### TEXT
══════
• Pain · Dec 2019

    Itch sensitization? A systematic review of studies using quantitative sensory testing in patients with chronic itch.

    • van Laarhoven Antoinette I M AIM Laboratory of Cutaneous Experimental Pain Research, SMI, Department of Health Science and Technology, Faculty of Medicine, Aalborg Univer, Jens B Marker, Jesper Elberling, Gil Yosipovitch, Lars Arendt-Nielsen, and Hjalte H Andersen.
    • Laboratory of Cutaneous Experimental Pain Research, SMI, Department of Health Science and Technology, Faculty of Medicine, Aalborg University, Aalborg, Denmark.
    • Pain. 2019 Dec 1; 160 (12): 2661-2678.

    AbstractAs well established for patients with chronic pain, patients suffering from chronic itch also exhibit signs of peripheral and central sensitization. This has been linked to parallel neuroplastic sensitization processes. However, for chronic itch, sensitization has not yet been systematically assessed, studied, and hence validated. This review (Prospero CRD42016043002) summarizes and meta-analytically evaluates whether sensory aberrations including sensitization for itch occur in chronic itch. Databases PubMed, Embase, and Cochrane Library were searched for studies investigating somatosensory sensitivity assessment by quantitative sensory testing stimuli, including experimental cutaneous chemical pruritic provocations, in patients with chronic itch from skin/neurological conditions and compared with healthy controls. Outcomes were extracted for lesional and nonlesional skin, and risk of biases were assessed. Meta-analyses were performed when sufficient quantitative data were available. Of 4667 identified articles, 46 were included and 25 were eligible for meta-analyses. Patients (66% atopic dermatitis [AD]) were found more sensitive than the controls to histamine-evoked itch in lesional skin (standardized mean difference [SMD]: 0.66 confidence interval [CI]: 0.16-1.15), but not nonlesionally (SMD: -0.26 [CI: -0.58 to 0.06]). Cowhage did not evoke more itch in nonlesional skin of patients as compared to the controls (SMD: 0.38 [CI: -0.04 to 0.81]). For numerous other chemical provocations as well as for mechanical, thermal, and electrical stimulation paradigms, results were ambiguous or based on few studies. Patients with chronic itch are only robustly sensitized to various chemical pruritic stimuli when applied lesionally. More studies on somatosensory aberrations in chronic itch conditions other than AD are needed to establish whether sensitization is robustly present across chronic itch conditions.
══════
### EXERCISE
Condense the paragraph of the review that begins "As well established for patients with chronic pain" into a bulleted list that keeps its main facts. The lines that follow are separate material with no connection to the review.

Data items
══════
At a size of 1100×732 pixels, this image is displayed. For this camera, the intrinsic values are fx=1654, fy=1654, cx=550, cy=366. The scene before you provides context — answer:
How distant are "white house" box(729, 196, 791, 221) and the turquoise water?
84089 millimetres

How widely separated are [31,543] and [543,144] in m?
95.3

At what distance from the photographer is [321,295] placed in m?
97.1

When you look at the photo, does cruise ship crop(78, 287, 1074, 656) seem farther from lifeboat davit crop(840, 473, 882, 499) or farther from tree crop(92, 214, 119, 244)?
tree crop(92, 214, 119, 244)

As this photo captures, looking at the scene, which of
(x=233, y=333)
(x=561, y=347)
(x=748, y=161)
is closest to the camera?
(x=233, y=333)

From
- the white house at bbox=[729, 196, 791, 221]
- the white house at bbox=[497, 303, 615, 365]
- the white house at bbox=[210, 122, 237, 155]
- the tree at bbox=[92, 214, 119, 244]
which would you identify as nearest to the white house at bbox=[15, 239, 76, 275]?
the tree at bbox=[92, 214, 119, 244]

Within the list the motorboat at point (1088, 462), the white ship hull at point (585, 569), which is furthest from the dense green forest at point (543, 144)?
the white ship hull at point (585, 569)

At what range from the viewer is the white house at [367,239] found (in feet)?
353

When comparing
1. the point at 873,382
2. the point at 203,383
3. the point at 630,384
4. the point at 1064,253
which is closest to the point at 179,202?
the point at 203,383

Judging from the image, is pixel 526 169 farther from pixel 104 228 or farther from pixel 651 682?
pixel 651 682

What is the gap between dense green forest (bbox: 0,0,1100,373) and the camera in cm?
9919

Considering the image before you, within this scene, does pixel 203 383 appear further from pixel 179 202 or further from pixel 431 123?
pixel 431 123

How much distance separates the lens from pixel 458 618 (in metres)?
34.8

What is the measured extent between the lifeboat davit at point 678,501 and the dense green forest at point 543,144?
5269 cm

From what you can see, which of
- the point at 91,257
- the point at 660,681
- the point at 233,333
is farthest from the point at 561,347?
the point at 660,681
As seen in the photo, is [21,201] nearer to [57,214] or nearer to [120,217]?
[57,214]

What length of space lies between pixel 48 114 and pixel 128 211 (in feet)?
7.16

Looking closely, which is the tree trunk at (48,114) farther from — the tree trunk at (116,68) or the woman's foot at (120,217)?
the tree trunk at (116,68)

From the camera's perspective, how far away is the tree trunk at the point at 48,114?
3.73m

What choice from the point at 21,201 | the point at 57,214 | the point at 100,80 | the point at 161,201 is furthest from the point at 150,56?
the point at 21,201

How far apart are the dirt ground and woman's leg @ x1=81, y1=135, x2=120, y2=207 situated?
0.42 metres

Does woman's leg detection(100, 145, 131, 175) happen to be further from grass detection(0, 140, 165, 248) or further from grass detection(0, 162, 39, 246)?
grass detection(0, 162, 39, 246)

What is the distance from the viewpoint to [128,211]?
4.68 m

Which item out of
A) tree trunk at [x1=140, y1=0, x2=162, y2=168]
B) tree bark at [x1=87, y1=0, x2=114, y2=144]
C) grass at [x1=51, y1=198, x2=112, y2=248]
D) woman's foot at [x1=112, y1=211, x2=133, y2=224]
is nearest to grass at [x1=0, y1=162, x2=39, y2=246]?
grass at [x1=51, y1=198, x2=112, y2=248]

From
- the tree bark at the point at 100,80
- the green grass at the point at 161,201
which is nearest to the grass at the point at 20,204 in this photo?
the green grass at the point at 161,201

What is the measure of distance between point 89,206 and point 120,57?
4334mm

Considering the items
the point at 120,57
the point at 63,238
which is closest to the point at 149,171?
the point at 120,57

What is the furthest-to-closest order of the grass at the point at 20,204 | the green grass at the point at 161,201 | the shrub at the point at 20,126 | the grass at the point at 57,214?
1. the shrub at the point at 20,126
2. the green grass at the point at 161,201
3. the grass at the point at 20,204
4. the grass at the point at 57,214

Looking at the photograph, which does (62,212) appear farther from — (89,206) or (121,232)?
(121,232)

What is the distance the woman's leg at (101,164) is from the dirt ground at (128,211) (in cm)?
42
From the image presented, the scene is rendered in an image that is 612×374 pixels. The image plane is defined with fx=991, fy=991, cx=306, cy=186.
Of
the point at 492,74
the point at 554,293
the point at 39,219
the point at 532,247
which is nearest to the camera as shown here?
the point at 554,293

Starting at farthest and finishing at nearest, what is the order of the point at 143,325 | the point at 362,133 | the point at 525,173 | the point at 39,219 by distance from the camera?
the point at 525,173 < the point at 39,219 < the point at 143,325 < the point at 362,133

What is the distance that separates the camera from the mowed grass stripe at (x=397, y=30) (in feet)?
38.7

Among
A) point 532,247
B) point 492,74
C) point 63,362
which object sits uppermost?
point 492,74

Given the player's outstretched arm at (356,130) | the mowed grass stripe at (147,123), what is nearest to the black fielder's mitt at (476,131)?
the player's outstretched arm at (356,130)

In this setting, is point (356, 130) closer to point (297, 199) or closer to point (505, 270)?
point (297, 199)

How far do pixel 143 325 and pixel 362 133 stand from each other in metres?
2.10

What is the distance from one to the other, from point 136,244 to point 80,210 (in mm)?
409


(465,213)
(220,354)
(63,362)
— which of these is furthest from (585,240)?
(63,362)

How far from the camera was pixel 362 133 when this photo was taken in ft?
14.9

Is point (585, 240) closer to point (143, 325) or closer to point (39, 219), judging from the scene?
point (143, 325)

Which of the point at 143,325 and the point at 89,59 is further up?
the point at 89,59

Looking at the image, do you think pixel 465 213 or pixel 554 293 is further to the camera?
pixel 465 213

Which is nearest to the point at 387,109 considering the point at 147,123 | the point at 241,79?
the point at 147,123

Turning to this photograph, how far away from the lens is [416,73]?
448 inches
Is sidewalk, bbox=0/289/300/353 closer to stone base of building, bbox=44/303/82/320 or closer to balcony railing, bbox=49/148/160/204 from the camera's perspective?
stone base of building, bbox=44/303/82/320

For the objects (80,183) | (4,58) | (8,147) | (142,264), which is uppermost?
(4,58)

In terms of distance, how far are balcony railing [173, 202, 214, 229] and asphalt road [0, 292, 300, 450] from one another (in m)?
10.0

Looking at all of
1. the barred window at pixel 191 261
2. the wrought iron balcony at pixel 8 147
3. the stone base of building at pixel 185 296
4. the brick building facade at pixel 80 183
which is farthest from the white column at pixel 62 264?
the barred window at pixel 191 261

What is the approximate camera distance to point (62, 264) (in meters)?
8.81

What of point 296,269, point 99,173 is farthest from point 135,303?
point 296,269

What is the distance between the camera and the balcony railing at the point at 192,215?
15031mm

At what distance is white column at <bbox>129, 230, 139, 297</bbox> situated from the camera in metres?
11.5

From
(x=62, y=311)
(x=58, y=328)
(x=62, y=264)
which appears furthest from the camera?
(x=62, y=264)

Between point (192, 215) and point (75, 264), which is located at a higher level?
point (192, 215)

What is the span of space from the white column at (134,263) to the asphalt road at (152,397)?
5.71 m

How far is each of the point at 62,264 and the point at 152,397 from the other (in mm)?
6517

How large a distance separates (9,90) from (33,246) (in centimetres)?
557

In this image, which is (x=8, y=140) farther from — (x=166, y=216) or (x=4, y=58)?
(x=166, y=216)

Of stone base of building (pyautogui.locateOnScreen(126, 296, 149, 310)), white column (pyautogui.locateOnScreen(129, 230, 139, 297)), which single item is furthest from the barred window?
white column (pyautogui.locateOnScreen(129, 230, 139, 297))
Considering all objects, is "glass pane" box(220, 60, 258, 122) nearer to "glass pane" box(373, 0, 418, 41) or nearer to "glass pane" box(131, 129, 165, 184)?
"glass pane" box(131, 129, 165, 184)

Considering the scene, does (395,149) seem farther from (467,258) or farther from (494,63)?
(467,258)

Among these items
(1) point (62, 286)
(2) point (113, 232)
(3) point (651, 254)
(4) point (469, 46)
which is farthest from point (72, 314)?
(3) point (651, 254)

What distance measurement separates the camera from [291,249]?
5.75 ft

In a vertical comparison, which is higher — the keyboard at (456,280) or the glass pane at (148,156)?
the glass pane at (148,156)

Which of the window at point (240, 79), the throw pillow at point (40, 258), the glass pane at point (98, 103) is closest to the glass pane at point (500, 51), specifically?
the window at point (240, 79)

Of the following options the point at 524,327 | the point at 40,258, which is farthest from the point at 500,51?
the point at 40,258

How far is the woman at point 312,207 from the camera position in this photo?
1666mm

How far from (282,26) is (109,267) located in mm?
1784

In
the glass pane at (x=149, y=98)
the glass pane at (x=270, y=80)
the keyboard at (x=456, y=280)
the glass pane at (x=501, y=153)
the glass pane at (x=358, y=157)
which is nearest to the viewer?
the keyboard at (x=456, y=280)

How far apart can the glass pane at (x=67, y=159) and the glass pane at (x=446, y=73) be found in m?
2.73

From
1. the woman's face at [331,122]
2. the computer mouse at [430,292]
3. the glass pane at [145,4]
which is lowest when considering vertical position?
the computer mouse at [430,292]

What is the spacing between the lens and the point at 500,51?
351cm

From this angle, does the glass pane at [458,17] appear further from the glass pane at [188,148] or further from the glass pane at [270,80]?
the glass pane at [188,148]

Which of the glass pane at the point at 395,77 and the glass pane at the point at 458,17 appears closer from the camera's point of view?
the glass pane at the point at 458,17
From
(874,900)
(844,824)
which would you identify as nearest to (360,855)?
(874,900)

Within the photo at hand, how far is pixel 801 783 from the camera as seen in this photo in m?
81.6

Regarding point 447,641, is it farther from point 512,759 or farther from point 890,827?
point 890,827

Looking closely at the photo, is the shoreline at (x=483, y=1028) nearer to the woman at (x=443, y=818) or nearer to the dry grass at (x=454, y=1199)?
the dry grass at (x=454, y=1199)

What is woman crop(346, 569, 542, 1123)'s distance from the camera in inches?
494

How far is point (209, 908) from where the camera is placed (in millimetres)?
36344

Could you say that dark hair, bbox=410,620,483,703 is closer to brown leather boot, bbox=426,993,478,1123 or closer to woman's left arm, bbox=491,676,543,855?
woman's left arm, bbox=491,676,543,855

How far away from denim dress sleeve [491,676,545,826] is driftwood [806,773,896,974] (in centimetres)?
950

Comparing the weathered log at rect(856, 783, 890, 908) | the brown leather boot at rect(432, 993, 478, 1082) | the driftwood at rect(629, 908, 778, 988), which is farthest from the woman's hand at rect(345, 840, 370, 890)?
══════
### ANSWER BOX
- Like patients with chronic pain, patients with chronic itch show signs of peripheral and central sensitization, which has been linked to parallel neuroplastic processes. Itch sensitization had not yet been systematically assessed or validated.
- The review (Prospero CRD42016043002) searched PubMed, Embase, and Cochrane Library for quantitative sensory testing studies, including chemical pruritic provocations. These studies compared patients with chronic itch from skin or neurological conditions against healthy controls.
- Outcomes were extracted for lesional and nonlesional skin, risk of bias was assessed, and meta-analyses were run where data sufficed.
- Of 4667 articles identified, 46 were included and 25 were eligible for meta-analysis.
- Patients (66% atopic dermatitis) were more sensitive than controls to histamine-evoked itch in lesional skin (SMD 0.66, CI 0.16-1.15) but not in nonlesional skin (SMD -0.26, CI -0.58 to 0.06).
- Cowhage did not evoke more itch in patients' nonlesional skin than in controls (SMD 0.38, CI -0.04 to 0.81).
- Results for other chemical provocations and for mechanical, thermal, and electrical stimulation were ambiguous or based on few studies.
- Patients are robustly sensitized to chemical pruritic stimuli only when these are applied lesionally.
- More studies of chronic itch conditions other than atopic dermatitis are needed to establish whether sensitization is robustly present across conditions.